In Zintan, a city of 100,000 about 75 miles (120 kilometers) south of Tripoli, a resident said Gaddafi's forces were shelling from the foot of a nearby mountain, but rebels forced their retreat from all but one side of the city. After five days of fighting, Ali al-Azhari said, rebel fighters captured or destroyed several tanks and seized trucks loaded with 1,200 Grad missiles and fuel tanks. They captured five Gaddafi troops.
Al-Azhari, who spoke to The Associated Press by phone from the city, said one officer told rebels he was ordered "to turn Zintan into a desert to be smashed and flattened." Resentment against Gaddafi runs high in Zintan because it was the hometown of many of the detained army officers who took part in a failed coup in 1993.
Ghoga said 16 people died on Tuesday and on Wednesday in Zintan, which has no electricity or landlines.
The withdrawal of the tanks from Misrata and Zintan was a rare success for the rebels, who are struggling daily against Gaddafi forces in the eastern gateway city of Ajdabiya. The disorganized opposition holds much of the east but has been unable to get back on the offensive despite the international air campaign that saved it from the brink of defeat.
Iman Bughaigis, a spokeswoman for the rebel force, said the tentative beginnings of an interim administration on Wednesday reflected the realization that they must organize. She said the leader of the governing body would be Mahmoud Jibril, a US-educated planning expert who defected from the Gaddafi regime as the uprising gained momentum.
"At the beginning, we thought it would just take a week or two weeks" to depose Gadhafi, she said. "Now we know it will take time. We need a government to liberate the eastern territories. It was just because there was a vacuum. We don't have political experience. We are learning as the days go by. Now there is an understanding that we need a structure."
Details from the rebels were sketchy and sometimes contradictory.
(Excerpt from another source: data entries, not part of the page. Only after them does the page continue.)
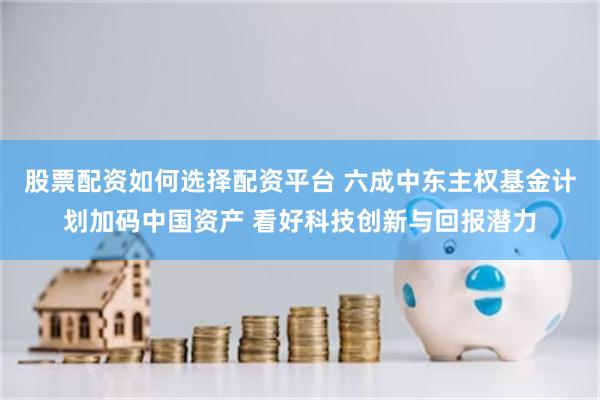 股票配资如何选择配资平台 六成中东主权基金计划加码中国资产 看好科技创新与回报潜力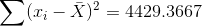 \sum (x_i-\bar{X})^2=4429.3667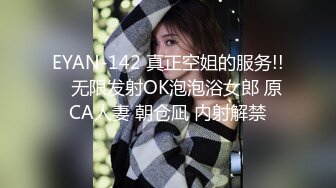 EYAN-142 真正空姐的服务!!　无限发射OK泡泡浴女郎 原CA人妻 朝仓凪 内射解禁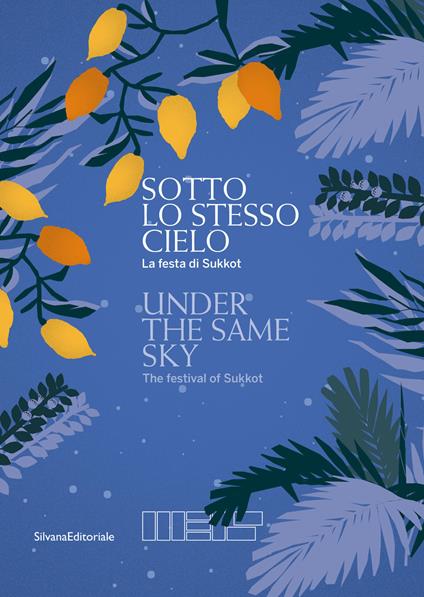 Sotto lo stesso cielo. La festa di Sukkot. Ediz. italiana e inglese - copertina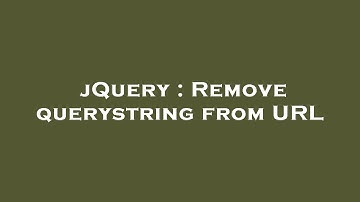 jQuery : Remove querystring from URL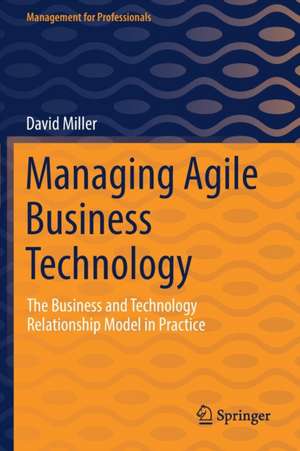 Managing Agile Business Technology: The Business and Technology Relationship Model in Practice de David Miller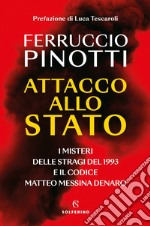 Attacco allo Stato: I misteri delle stragi del 1993 e il Codice Matteo Messina Denaro. E-book. Formato EPUB ebook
Ghoga said Jibril was appointed to lead the new body about a month ago, and that it cannot be called a government because rebels do not control the whole country. "This is a working body for an emergency period only," he said.
Gaddafi, meanwhile, was defiant in his first public appearance in a week late on Tuesday.
State TV said he spoke from his Bab Al-Aziziya residential compound, the same one hit by a cruise missile Sunday night. "In the short term, we'll beat them, in the long term, we'll beat them," he said.
Libyan state TV showed footage it labeled as "the crusader imperialism bombs civilians", a house that was demolished and burning. Weeping women slapped their faces and heads in grief while men carried a barefoot girl covered in blood on a stretcher to an ambulance. A man screamed "a whole family was killed."
Gaddafi's regime has alleged that dozens of civilians have been killed in the international bombardment. The Pentagon on Wednesday said there was no evidence of that.